President Donald Trump rode into the White House on a populist wave with promises to protect working, middle-class families and vows to put the concerns of Main Street over those of Wall Street.
But for Senate Democrats, those campaign pledges have yet to materialize in the Republicans’ first two major legislative priorities under a unified GOP government: repealing the 2010 health care law and overhauling the tax code.
Democrats are at a disadvantage with the Republican majorities in the House and Senate. But by pointing out the gap between what Trump said during the campaign and what’s appeared in the GOP health care and tax plans, they are attempting to influence the legislative debate from the outside.
Both initiatives have a long way to go before reaching Trump’s desk. But in the shadow of next year’s critically important midterm elections, Democrats in the chamber are on the offensive and looking to portray the GOP proposals as major wins for the wealthy at the expense of the middle class.
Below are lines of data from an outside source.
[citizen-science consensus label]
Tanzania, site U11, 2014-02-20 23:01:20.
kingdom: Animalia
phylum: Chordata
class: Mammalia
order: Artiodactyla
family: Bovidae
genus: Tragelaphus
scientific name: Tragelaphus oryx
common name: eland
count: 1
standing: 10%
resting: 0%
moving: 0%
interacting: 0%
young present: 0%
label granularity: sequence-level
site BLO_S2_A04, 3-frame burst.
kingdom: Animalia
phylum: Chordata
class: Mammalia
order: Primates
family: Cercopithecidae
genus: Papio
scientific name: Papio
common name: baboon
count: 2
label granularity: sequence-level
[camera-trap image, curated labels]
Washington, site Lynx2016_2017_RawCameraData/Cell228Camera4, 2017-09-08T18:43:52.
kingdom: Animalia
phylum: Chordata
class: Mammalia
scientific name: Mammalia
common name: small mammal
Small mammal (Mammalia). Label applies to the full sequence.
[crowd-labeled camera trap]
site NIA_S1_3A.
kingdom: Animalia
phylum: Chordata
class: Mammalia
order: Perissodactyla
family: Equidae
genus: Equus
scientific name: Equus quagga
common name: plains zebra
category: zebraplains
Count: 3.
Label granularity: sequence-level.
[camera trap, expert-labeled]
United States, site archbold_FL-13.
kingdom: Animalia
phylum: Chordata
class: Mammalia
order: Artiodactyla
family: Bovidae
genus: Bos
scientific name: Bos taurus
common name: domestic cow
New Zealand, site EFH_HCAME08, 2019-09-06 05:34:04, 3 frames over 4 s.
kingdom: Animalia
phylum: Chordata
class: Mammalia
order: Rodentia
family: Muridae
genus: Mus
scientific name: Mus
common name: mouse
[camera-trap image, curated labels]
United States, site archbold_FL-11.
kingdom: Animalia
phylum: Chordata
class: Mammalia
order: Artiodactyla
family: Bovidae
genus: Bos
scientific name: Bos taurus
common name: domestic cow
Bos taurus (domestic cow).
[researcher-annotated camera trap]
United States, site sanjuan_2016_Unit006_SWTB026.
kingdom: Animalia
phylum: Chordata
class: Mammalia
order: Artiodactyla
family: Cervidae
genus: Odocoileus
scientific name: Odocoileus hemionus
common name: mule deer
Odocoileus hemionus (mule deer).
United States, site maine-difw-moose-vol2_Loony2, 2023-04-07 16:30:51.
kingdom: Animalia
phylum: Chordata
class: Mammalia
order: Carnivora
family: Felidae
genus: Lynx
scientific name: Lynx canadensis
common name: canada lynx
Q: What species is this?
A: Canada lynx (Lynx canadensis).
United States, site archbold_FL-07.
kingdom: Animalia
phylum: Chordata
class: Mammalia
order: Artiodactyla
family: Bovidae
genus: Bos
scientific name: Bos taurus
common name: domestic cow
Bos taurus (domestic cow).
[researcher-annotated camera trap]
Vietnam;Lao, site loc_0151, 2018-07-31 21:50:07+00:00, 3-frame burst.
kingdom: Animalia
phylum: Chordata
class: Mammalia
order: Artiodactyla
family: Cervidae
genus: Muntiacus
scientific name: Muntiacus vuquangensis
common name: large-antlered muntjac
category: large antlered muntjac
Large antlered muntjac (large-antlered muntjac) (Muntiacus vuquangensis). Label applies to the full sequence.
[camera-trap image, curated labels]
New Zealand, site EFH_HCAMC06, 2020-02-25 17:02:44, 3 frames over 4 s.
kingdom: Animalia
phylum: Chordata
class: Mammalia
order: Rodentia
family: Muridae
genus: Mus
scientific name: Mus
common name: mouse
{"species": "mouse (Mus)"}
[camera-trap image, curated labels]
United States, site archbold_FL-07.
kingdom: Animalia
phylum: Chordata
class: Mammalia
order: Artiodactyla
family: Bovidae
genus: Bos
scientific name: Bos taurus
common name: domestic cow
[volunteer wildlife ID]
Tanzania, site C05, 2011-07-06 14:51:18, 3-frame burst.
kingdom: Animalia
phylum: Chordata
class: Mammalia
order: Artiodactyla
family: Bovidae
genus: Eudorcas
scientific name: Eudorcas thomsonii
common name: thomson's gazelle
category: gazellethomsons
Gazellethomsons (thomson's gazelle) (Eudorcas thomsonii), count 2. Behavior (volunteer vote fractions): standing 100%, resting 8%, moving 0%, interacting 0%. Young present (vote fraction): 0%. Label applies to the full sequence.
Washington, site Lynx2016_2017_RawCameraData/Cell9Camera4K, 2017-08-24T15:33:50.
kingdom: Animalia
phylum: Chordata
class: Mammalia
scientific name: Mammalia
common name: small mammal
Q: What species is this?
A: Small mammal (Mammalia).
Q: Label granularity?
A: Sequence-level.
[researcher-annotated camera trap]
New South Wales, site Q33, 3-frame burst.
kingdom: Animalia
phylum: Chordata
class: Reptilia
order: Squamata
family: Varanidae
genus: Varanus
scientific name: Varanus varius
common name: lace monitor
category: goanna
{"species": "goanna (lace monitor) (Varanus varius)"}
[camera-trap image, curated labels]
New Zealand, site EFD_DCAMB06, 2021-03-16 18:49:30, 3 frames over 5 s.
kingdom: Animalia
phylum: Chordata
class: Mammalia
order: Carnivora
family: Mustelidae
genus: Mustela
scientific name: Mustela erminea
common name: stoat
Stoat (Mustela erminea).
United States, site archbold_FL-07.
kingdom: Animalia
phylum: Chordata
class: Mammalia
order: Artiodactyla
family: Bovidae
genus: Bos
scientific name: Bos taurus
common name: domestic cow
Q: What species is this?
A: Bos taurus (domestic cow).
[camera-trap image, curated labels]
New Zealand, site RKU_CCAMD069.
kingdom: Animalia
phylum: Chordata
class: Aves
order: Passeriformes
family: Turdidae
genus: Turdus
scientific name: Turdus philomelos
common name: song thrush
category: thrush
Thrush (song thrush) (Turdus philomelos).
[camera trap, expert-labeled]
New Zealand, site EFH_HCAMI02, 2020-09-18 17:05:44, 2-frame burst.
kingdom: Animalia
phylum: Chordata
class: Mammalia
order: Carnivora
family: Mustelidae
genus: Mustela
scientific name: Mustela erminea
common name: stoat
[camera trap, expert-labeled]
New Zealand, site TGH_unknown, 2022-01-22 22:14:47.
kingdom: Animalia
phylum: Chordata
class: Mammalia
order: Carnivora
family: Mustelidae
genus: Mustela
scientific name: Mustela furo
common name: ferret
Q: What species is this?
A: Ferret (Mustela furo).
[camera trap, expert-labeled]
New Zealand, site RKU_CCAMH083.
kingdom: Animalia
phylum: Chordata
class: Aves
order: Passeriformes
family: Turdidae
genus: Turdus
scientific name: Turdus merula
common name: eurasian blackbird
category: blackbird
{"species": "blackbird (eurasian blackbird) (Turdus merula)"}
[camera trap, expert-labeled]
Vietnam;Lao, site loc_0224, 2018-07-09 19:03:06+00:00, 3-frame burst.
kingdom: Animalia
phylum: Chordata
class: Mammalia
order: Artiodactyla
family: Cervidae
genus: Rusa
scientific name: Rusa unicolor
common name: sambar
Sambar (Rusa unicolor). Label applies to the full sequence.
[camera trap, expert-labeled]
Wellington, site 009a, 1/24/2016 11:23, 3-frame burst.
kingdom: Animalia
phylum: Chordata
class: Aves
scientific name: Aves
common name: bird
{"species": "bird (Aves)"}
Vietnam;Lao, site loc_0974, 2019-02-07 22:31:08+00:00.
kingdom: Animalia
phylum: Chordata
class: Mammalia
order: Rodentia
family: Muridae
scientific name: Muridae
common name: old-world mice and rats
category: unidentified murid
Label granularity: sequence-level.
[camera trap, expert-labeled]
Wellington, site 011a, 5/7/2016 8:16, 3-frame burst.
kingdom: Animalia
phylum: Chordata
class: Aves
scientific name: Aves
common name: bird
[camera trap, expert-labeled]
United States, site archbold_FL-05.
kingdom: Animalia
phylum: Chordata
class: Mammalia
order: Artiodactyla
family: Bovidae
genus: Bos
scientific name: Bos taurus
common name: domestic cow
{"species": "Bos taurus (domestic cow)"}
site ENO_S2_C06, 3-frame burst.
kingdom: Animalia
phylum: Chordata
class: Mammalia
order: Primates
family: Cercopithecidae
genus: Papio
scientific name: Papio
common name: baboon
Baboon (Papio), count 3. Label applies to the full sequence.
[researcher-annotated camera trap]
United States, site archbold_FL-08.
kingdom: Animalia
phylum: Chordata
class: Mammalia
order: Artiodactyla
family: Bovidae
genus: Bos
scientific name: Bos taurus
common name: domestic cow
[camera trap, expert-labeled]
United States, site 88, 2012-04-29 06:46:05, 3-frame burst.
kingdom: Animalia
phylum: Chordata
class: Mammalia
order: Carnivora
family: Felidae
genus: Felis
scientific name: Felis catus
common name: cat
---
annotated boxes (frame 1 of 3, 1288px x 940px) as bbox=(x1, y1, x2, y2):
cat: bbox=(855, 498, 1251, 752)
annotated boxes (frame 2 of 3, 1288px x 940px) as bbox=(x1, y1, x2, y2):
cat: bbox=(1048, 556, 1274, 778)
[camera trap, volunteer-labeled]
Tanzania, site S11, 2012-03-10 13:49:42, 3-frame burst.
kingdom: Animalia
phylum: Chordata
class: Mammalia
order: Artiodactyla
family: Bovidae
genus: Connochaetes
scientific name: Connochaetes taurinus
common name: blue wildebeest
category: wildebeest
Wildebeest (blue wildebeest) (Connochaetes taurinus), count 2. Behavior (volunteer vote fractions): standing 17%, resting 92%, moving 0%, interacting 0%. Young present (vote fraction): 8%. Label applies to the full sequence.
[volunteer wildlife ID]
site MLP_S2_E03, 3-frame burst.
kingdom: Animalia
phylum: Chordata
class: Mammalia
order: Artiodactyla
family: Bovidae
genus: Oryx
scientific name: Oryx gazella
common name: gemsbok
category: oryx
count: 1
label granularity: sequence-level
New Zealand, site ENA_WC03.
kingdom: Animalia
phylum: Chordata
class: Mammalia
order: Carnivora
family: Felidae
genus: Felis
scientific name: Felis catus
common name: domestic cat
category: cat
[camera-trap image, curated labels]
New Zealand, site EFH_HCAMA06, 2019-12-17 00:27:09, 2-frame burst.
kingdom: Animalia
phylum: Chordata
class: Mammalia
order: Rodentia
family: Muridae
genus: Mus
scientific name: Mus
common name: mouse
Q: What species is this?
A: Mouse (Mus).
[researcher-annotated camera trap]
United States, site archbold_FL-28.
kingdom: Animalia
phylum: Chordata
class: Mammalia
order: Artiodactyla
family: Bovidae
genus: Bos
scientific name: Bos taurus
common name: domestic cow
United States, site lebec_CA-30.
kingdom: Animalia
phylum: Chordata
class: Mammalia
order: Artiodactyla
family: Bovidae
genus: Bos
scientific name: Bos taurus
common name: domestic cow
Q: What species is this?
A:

“I think a lot of his actions so far on health care, on tax reform … are at best in direct conflict with what he said on the campaign trail,” said Pennsylvania Sen. Bob Casey, who has a potentially difficult re-election campaign looming in 2018. “It seems like on a number of domestic issues especially, Trump has talked populist but governed to the right.”
Senate Democrats are defending 25 seats next year, including 10 in states that Trump won last fall.
In the aftermath of his victory, much of the post-mortem around Democrat Hillary Clinton’s unsuccessful campaign has focused on Trump’s support among middle-class, blue-collar voters, particularly in states such as Wisconsin, Michigan and Pennsylvania, which Democrats had carried since the 1980s.
But Democrats now see an opportunity in highlighting what they say are Trump’s broken vows to those voters, and are expected to message aggressively around it in the run-up to the 2018 midterm elections.
“The Republican Party is the one who has made these promises to the voters, from the executive branch to members of Congress,” said David Bergstein, a spokesman for the Democratic Senatorial Campaign Committee. “While they may not be following every single development in Washington, there is no confusion [among voters] that Republicans are in total control of government.”
On both their health care and tax proposals, Republicans are employing the budget procedure known as reconciliation that allows them to advance legislation in the Senate through a simple majority vote. This has left Democrats largely on the sidelines of big legislative initiatives this year.
But it has also given the party the ability to peg any concerns with those proposals on the GOP. The DSCC, for example, has been firing shots across the Republicans’ bow, even if there are scant few vulnerable GOP senators.
“It is a clear and telling demonstration of how the GOP is pushing the agenda of the rich and the powerful while working Americans are forced to pay a horrific price,” Bergstein said in a release following the House vote on the GOP health care bill last week.
Last month, the White House released a one-page framework for rewriting the tax code. It was light on detail but provided an early look into the direction Trump is heading.
Republican leaders in the House and Senate said the document would serve as “critical guideposts.” But Democrats pounced and saw an opportunity to portray Trump — a self-proclaimed billionaire — as going back on his pledge to protect middle-class workers.
“The Trump tax plan will benefit the incredibly wealthy and the special interests while leaving the middle class, working Americans, with crumbs, at best,” Senate Minority Leader Charles E. Schumer said last week.
Under Trump’s proposal, the corporate tax rate would shrink to 15 percent and the number of tax brackets for individuals would be reduced to three. The plan would repeal two taxes — the estate tax and the alternative minimum tax — that primarily apply to wealthier individuals, and would impose a one-time tax on corporations who hold money overseas to bring it to the United States.
The one-page outline did not address some parts of the tax code Trump criticized on the campaign trail, such as a loophole used by private investment firms that allows them to pay taxes on certain profits at a lower rate.
That led Sen. Tammy Baldwin to blast Trump at a recent press conference urging him to close the so-called carried interest loophole.
“President Trump is engaged in a classic Washington game of bait and switch and the hedge funders on Wall Street, they love it,” said Baldwin, a Wisconsin Democrat up for re-election in 2018. “Instead of taking on a rigged system, he is making a rigged system better even for them and worse for everyone else.” Trump narrowly won her state last year.
The issues could have a long shelf life. Republicans want to finish work on health care first, which could consume months of legislative time and would leave the tax deliberations waiting in line and open for partisans to paint as they may.
But Democrats certainly aren’t going to let up on their message on the House-passed health insurance bill anytime soon.
“The health care bill right now, the top 0.1 percent of this country will get, on average, a $200,000 tax break a year,” said North Dakota Democratic Sen. Heidi Heitkamp, who is up for reelection in 2018 in a state Trump handily won. “Those folks are doing pretty well.”